### Work item
Exact transcription with no images: write out all of the entries below.

(Records excerpted from a collection)
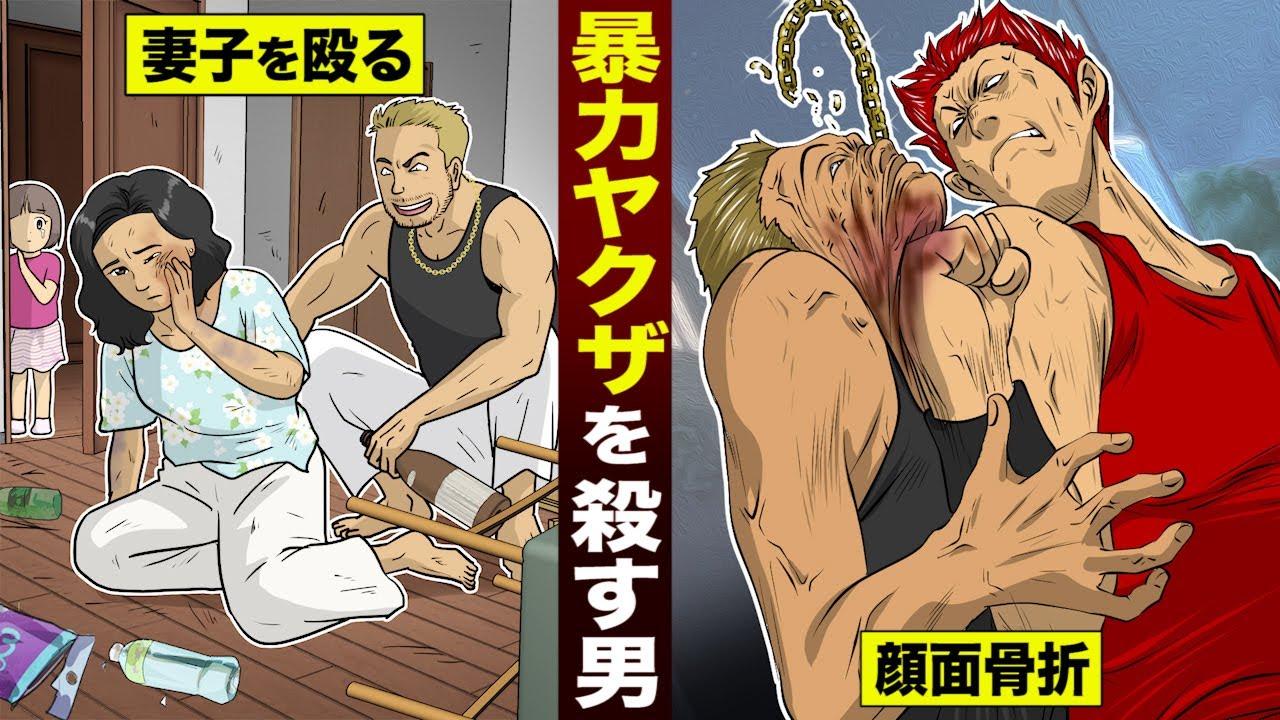 【実録】ヤクザに殴られる妻子を...ヤンキーが救った。アッパー1発で顎を粉砕。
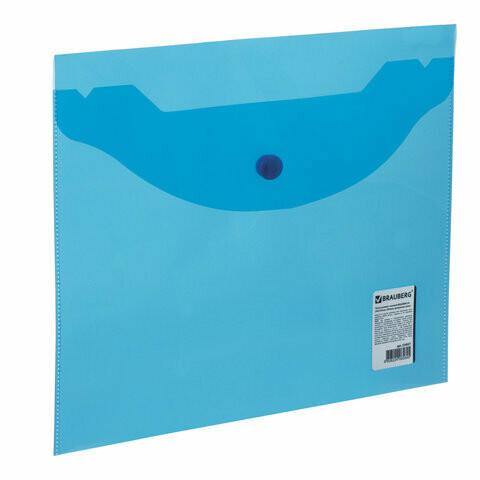 Папка-конверт с кнопкой А5+ 180 мкм BRAUBERG 224027 прозрачная синяя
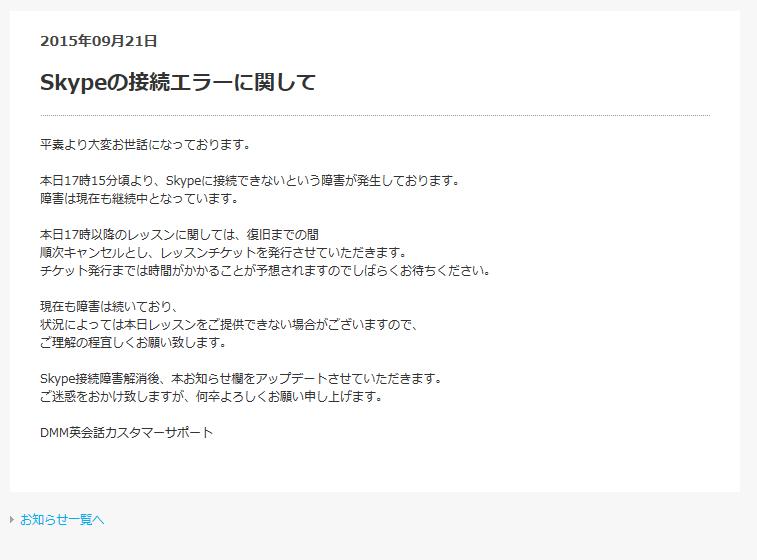 skype_error_20150921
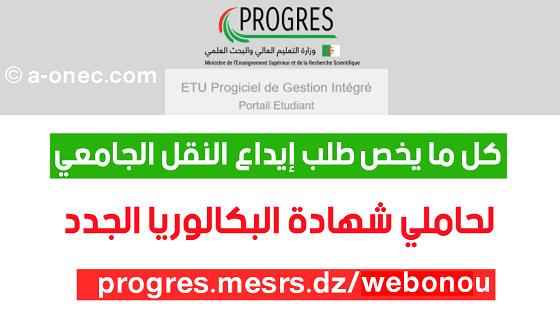 كيفية تسجيل طلب النقل عبر الخط progres.mesrs.dzwebonou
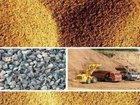 Щебень, песок, нерудные материалы с доставкой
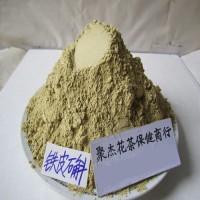 铁皮石斛粉 铁皮枫斗粉 金钗耳环 代加工食品粉香料粉调料粉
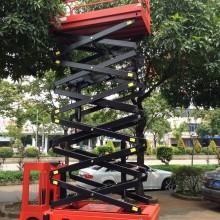 重庆移动式升降平台厂家销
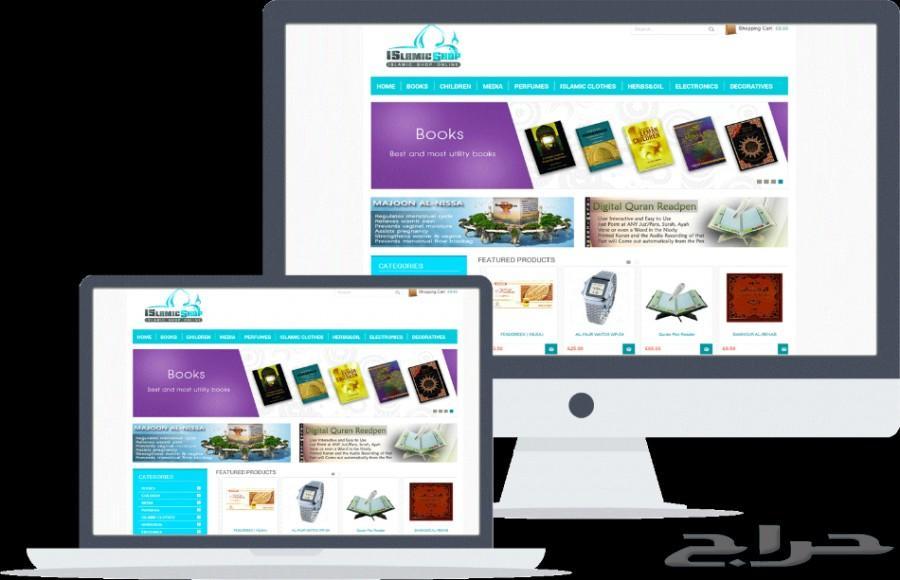 تصميم مواقع ومتاجر بافكار حديثه ومتقنه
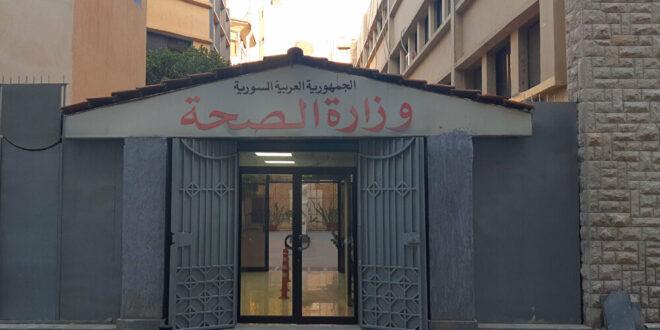 وزارة الصحة رفع أسعار الأدوية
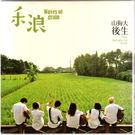 山狗大後生樂團 禾浪 CD New San-Geu-Tai Waves of grain 你个笑容个時節禾浪分捱 (音樂影片購)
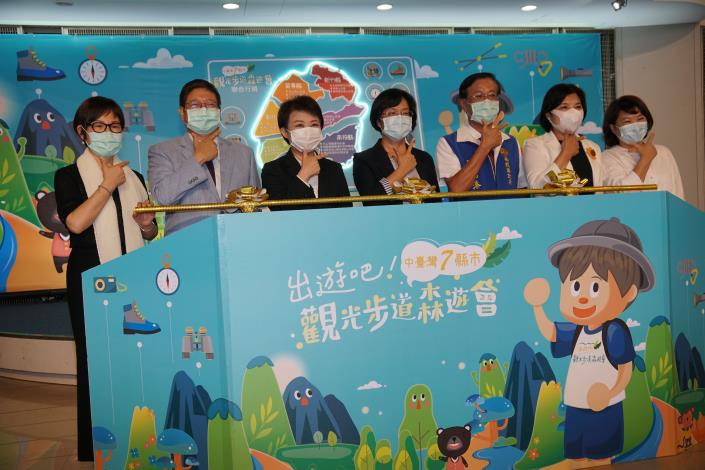 楊縣長參加中台灣區域治理平台首長會議 宣誓反萊豬、抗空污並推薦新竹縣3條特色步道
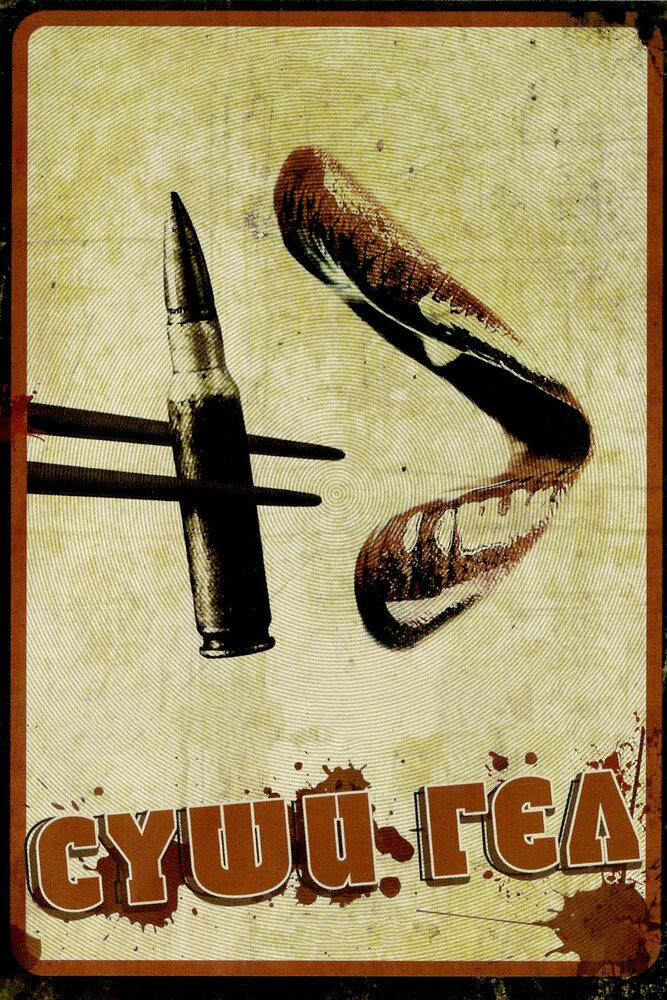 Отзывы к фильму — Суши гёл (2012)
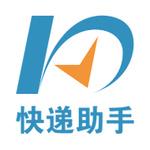 快递助手/快宝网络logo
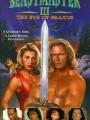 Beastmaster: The Eye of Braxus 1996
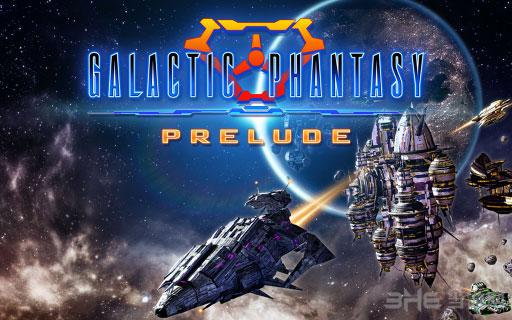 星际幻想序曲电脑版截图0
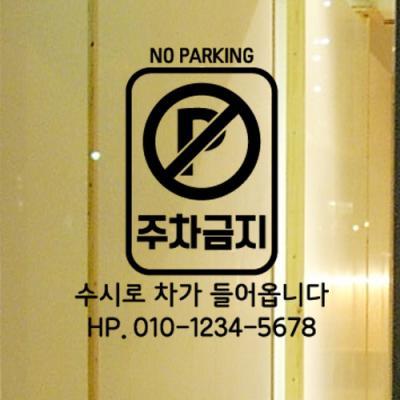 ca746-주차금지스티커_그래픽스티커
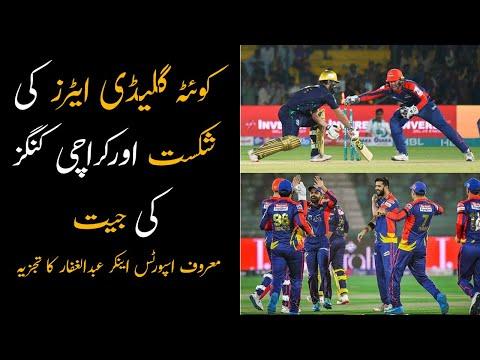 Karachi Kings Beat Quetta Gladiators | Match 1st | PSL 6 | Quetta Gladiators Vs Karachi Kings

### Answer section
 【実録】ヤクザに殴られる妻子を...ヤンキーが救った。アッパー1発で顎を粉砕。
 Папка-конверт с кнопкой А5+ 180 мкм BRAUBERG 224027 прозрачная синяя
 skype_error_20150921
 كيفية تسجيل طلب النقل عبر الخط progres.mesrs.dzwebonou
 Щебень, песок, нерудные материалы с доставкой
 铁皮石斛粉 铁皮枫斗粉 金钗耳环 代加工食品粉香料粉调料粉
 重庆移动式升降平台厂家销
 تصميم مواقع ومتاجر بافكار حديثه ومتقنه
 وزارة الصحة رفع أسعار الأدوية
 山狗大後生樂團 禾浪 CD New San-Geu-Tai Waves of grain 你个笑容个時節禾浪分捱 (音樂影片購)
 楊縣長參加中台灣區域治理平台首長會議 宣誓反萊豬、抗空污並推薦新竹縣3條特色步道
 Отзывы к фильму — Суши гёл (2012)
 快递助手/快宝网络logo
 Beastmaster: The Eye of Braxus 1996
 星际幻想序曲电脑版截图0
 ca746-주차금지스티커_그래픽스티커
 Karachi Kings Beat Quetta Gladiators | Match 1st | PSL 6 | Quetta Gladiators Vs Karachi Kings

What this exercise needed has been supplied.